Load model for imputation

Initialize MOMENT with reconstruction task:
from samay.model import MomentModel

repo = "AutonLab/MOMENT-1-large"
config = {
    "task_name": "reconstruction",
}
mmt = MomentModel(config=config, repo=repo)
2

Prepare imputation dataset

Load data with missing values:
from samay.dataset import MomentDataset

test_dataset = MomentDataset(
    name="ett",
    datetime_col="date",
    path="data/ETTh1.csv",
    mode="test",
    task_name="imputation",
)
The dataset automatically creates masks for missing values. You can also specify custom masking ratios.
3

Run zero-shot imputation

Impute missing values without training:
# Evaluate and get reconstructed values
trues, preds, masks = mmt.evaluate(
    test_dataset, task_name="imputation"
)

print(trues.shape, preds.shape, masks.shape)
# (batch, channels, timesteps) e.g., (100, 7, 512)
4

Visualize imputation

Compare original and imputed values:
mmt.plot(test_dataset, task_name="imputation")
Or manually plot:
import matplotlib.pyplot as plt
import numpy as np

idx = np.random.randint(trues.shape[0])
channel_idx = np.random.randint(trues.shape[1])

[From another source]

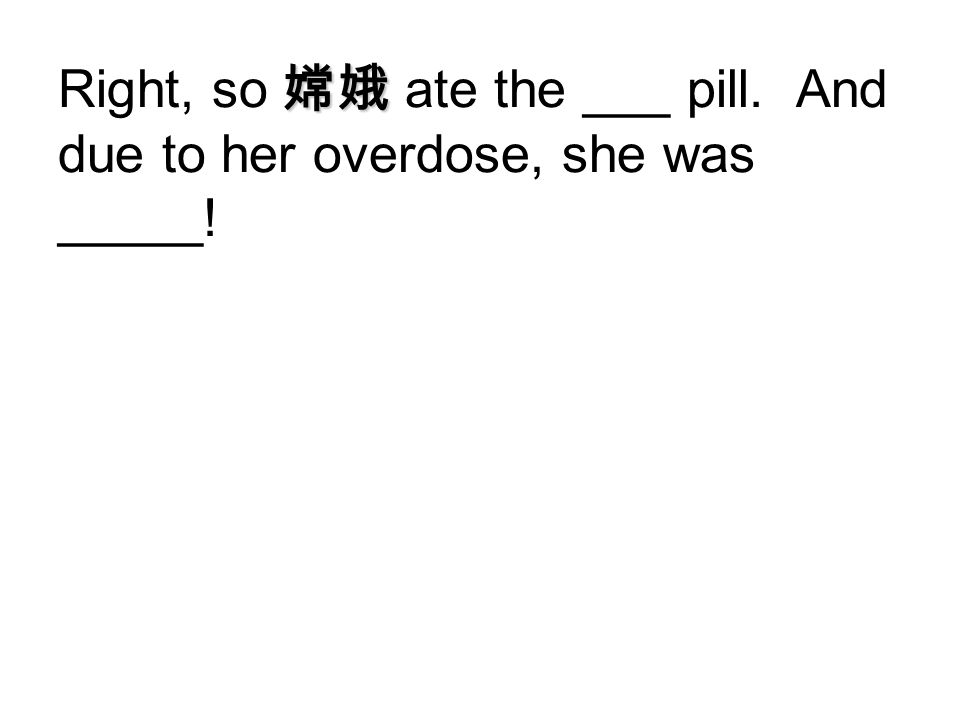 Right, so 嫦娥 ate the ___ pill. And due to her overdose, she was _____!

fig, axs = plt.subplots(2, 1, figsize=(10, 5))

# Plot time-series
axs[0].set_title(f"Channel={channel_idx}")
axs[0].plot(
    trues[idx, channel_idx, :].squeeze(),
    label='Ground Truth',
    c='darkblue'
)
axs[0].plot(
    preds[idx, channel_idx, :].squeeze(),
    label='Imputed',
    c='red'
)
axs[0].legend(fontsize=16)

# Show mask (0 = missing, 1 = observed)
axs[1].imshow(
    np.tile(masks[np.newaxis, idx, channel_idx], reps=(8, 1)),
    cmap='binary'
)
plt.show()
5

Evaluate imputation quality

Calculate reconstruction metrics:
# Only evaluate on missing values (where mask == 0)
mse = np.mean((trues[masks==0] - preds[masks==0])**2)
mae = np.mean(np.abs(trues[masks==0] - preds[masks==0]))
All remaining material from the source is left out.